Que mis raíces sean hondas. En mi hogar, en mi entorno, en mi familia, en las personas concretas que amo
Creo que la palabra radical a veces se entiende mal. No quiero el fanatismo ni el radicalismo. No quiero los extremos que me alejan de las personas. Me hacen intolerante y duro. Intransigente y rígido.

Decía el tenista Rafael Nadal: El radicalismo crea problemas en todos los ámbitos de la vida. Hay veces que se confunden la emoción y la pasión con el fanatismo y el radicalismo. Se pueden vivir las cosas con emoción y pasión sin llegar a la radicalización.
El fanatismo genera en mí reacciones que detesto. Me lleva a descalificar a otros, a condenar a los que no son como yo, a criticar y alejar de mí al que no comparte mis ideas. ¡Qué dolor cuando mis ideas construyen muros infranqueables!
Es verdad que tengo ideas claras sobre las cosas. Sé lo que creo. Lo que quiero. Y quiero lo que pienso. Tengo claro hacia dónde camino. De dónde vengo. Con esfuerzo distingo mi verdad. Y entiendo lo que tengo que hacer para dar vida, para tener vida, para amar bien.
Pero eso no me lleva a ser radical, entendida aquí la radicalidad como fanatismo. Una definición de esta palabra tiene que ver con ser inflexible, categórico, o extremo.
No quiero caer en esas posturas tan extremas y radicales. No quiero ser inflexible, o exagerado en mis juicios. Quiero ser tolerante, receptivo, abierto. Aceptar al que no piensa como yo ni comparte mis puntos de vista. Ser capaz de convivir con el otro, con el extraño, con el que no es como yo. Sin por ello dejar de lado mis ideas.
Creo que es un milagro, porque el corazón quiere otra cosa. Tiene más empatía con el que piensa y vive como yo. Y se aleja tomando distancia del diferente. Eso pasa siempre en la vida.
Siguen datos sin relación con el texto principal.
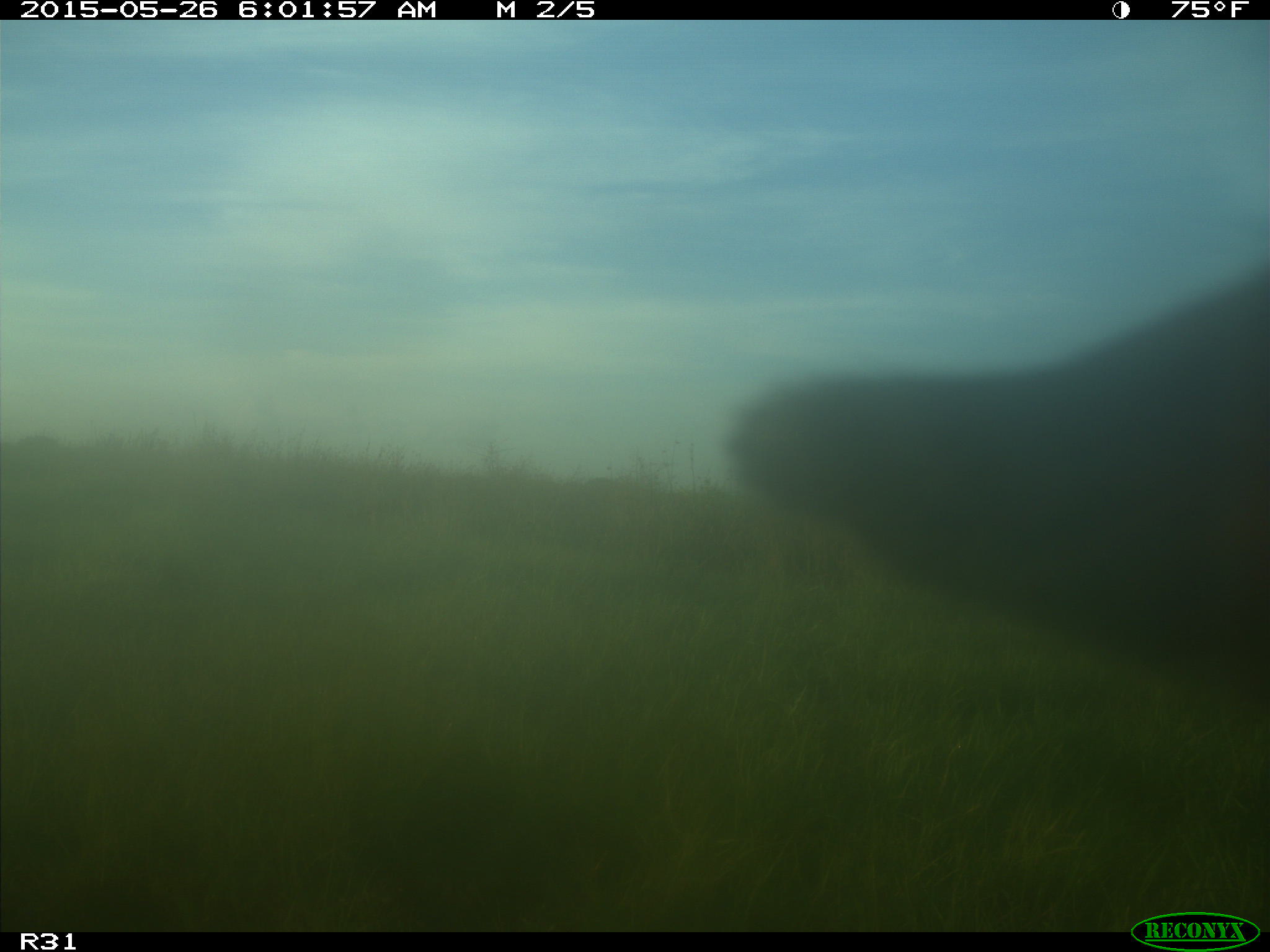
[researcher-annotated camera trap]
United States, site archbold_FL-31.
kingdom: Animalia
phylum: Chordata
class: Mammalia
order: Artiodactyla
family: Bovidae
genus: Bos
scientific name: Bos taurus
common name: domestic cow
Es un milagro entonces la tolerancia. Aceptar que alguien no piense como yo sin imponerle mis ideas. Aceptar y amar al que no comulga con mi forma de ver las cosas. Tolerar, aceptar, amar, integrar, escuchar. Es un camino muy largo que sigo con el fin de construir puentes y no muros. Quiero huir de esos extremos que me pueden volver fanático.
De todas formas, me gusta la palabra radical. Leía el otro día otra acepción de la misma: Hace referencia a las raíces. Supone, sobre todo, que aquello por lo que apuestas forme parte de lo más profundo, lo más definitivo, lo más esencial. No es un entretenimiento o algo anecdótico, ni algo pasajero o caprichoso. Es tan fundamental que no comprendes tu vida sin ello [1].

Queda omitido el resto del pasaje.